Friday, November 20, 2009
Ironically Good News
If I ever had to keep confidential the details of my attempts to get a particular paper published, then I no longer have to do so. I've received an acceptance letter for a paper I sent off to a highly respected journal in the field of popular culture. It's very gratifying. But in the context of the most recent unfolding drama elsewhere in the romance community concerning Harlequin's venture into vanity publishing, it does seem somewhat ironic to note that before I can see my paper published I will have to: wait for around 2 years; pay to subscribe to the journal; sign away my copyright. Oh, and there will be no royalties of any sort flowing in my direction, and no "advance" either. This is all absolutely normal in academic publishing (well, apart from the delay in publication, which is a little bit longer than usual). I know the publishing model is very, very different than that for popular fiction, so I'm not trying to criticise the journal. In fact, I wanted to pass on what I think is good news. I'm really happy that my essay is going to be in the Journal of Popular Culture. As I said, it's a very respectable peer-reviewed journal, and I hope that my paper will help bring to wider attention the most recent wave of romance scholarship.

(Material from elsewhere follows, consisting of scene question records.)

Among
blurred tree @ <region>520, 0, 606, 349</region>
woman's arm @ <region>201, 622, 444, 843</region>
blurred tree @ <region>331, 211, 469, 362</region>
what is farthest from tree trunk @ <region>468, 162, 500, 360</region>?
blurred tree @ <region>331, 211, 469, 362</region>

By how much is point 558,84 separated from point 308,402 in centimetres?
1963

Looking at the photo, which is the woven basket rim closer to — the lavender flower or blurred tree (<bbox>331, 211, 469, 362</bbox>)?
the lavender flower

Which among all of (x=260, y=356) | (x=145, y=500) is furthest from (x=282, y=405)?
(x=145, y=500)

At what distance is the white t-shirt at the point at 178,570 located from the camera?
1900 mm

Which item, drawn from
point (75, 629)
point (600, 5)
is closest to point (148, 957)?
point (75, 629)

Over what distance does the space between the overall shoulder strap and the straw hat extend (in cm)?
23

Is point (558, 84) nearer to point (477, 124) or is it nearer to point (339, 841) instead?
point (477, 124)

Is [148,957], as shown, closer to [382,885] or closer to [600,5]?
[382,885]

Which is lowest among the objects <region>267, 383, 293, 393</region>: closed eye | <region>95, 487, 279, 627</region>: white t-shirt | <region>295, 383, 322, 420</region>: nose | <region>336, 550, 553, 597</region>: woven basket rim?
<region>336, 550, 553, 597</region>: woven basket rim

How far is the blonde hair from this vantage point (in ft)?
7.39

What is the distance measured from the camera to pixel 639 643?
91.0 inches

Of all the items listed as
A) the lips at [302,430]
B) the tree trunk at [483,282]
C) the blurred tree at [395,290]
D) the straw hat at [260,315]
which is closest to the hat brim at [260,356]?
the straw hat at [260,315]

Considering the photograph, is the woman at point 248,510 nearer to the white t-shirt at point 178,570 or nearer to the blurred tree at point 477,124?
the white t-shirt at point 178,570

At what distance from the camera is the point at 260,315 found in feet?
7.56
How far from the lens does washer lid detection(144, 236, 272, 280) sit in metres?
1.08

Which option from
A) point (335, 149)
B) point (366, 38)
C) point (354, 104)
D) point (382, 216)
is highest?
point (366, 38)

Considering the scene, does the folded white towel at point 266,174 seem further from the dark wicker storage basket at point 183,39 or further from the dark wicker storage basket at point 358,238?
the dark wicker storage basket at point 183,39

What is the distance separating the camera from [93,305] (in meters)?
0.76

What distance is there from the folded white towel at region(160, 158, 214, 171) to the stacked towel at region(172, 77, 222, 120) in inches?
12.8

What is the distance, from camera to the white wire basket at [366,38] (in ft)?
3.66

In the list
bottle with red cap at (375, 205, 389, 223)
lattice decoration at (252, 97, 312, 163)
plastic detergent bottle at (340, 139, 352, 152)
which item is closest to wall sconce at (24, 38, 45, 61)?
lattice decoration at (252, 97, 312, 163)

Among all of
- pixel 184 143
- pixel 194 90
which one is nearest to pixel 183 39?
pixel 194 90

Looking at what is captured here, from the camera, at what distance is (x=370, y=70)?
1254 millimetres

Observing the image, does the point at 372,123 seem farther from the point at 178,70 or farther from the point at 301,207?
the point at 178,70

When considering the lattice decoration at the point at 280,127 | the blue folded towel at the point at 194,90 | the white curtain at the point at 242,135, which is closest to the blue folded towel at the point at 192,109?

All the same, it does seem deeply ironic that the acceptance letter for my paper on "Feminism and Early Twenty-First Harlequin Mills and Boon Romances" should arrive during this particular controversy. I'm not worried about my paper becoming obsolete. In fact, in the paper itself I point out that the romance genre is a fast-changing one. But I do wonder what the situation will be with Harlequin, the RWA, and romance publishing in two years' time when my paper finally appears.
The image was taken from the Journal of Popular Culture's website. I hope they won't mind. The website has four pictures at the top, of an alien, a pair of superheroes, a horrified woman, and a spy. I didn't really feel I could make the others remotely relevant to the present post.